++++ Texte de page

Précisons que ces études décoloniales ont influencé les politiques équatorienne et bolivienne et ont amené à l’inscription d’un droit à la nature dans la législation de ces deux états. Le concept du Buen Vivir / Vivir Bien s’est vu élevé au rang institutionnel depuis sa mise en Constitution en 2008 (Equateur) et 2009 (Bolivie). Celui-ci émerge des cosmogonies andines et amazoniennes faisant référence à un Vivre-ensemble en harmonie avec la nature selon un principe d’interdépendance et d’interconnexion. Ce concept est présenté par les acteurs politiques comme un nouveau paradigme de développement visant à décoloniser l’État, la pensée, l’éducation, la nature et donc à repenser l’exploitation des ressources naturelles ainsi que le système économique. Ces études décoloniales nous propose ainsi de renouveler les manières de penser et d’envisager notre rapport à la nature.

Nous vous présenterons ainsi deux ouvrages qui puisent dans les épistémologies indigènes et qui proposent une lecture décentrée pour aborder les problématiques socio-environnementales.

ACOSTA Alberto, 2014.

Le Buen Vivir. Pour imaginer d’autres mondes. Amérique Latine, Paris, UTOPIA, pp 186.

++++++++
++++ Extrait de données

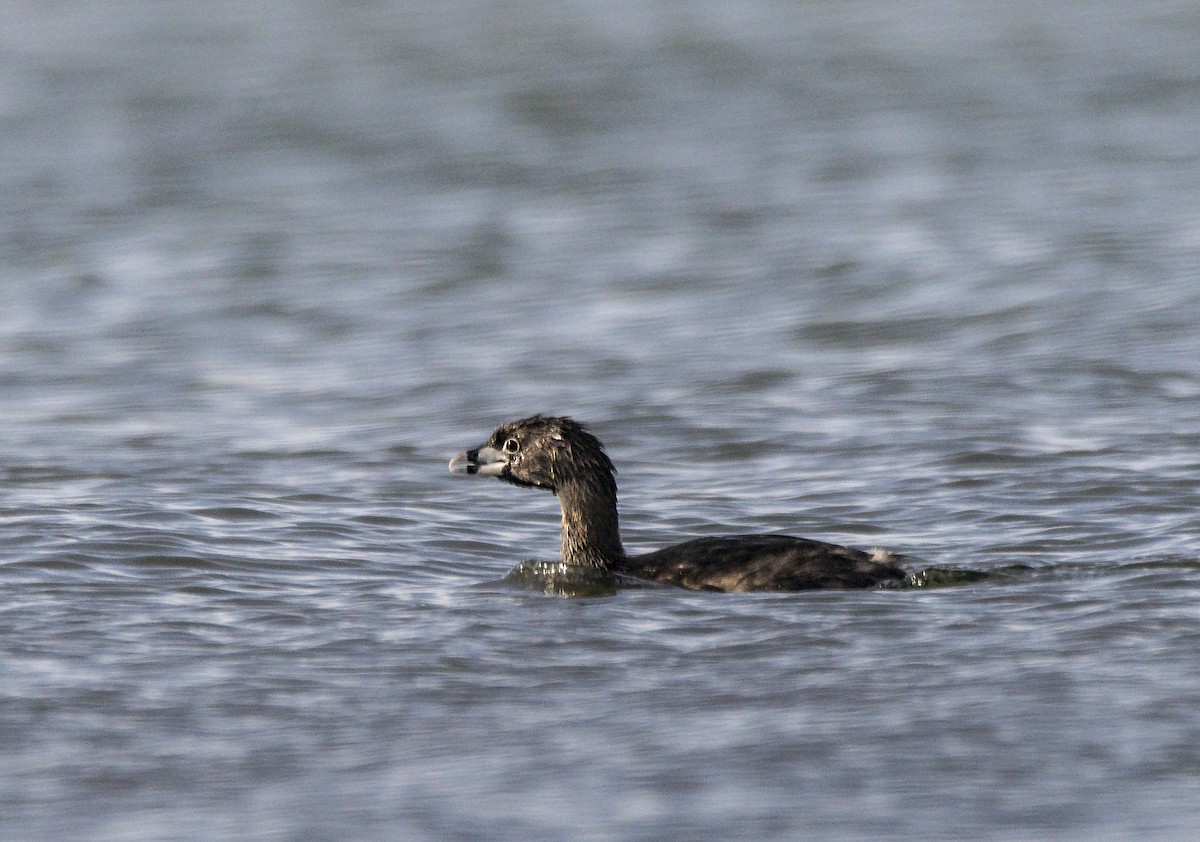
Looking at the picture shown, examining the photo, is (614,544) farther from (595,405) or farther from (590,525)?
(595,405)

++++++++

* [Consigne écrite]
D'après le texte sur le Buen Vivir, en quelles années ce concept a-t-il été inscrit dans la Constitution de l'Équateur et dans celle de la Bolivie ?

* [Résultat de l'exercice]
En 2008 pour l'Équateur et en 2009 pour la Bolivie.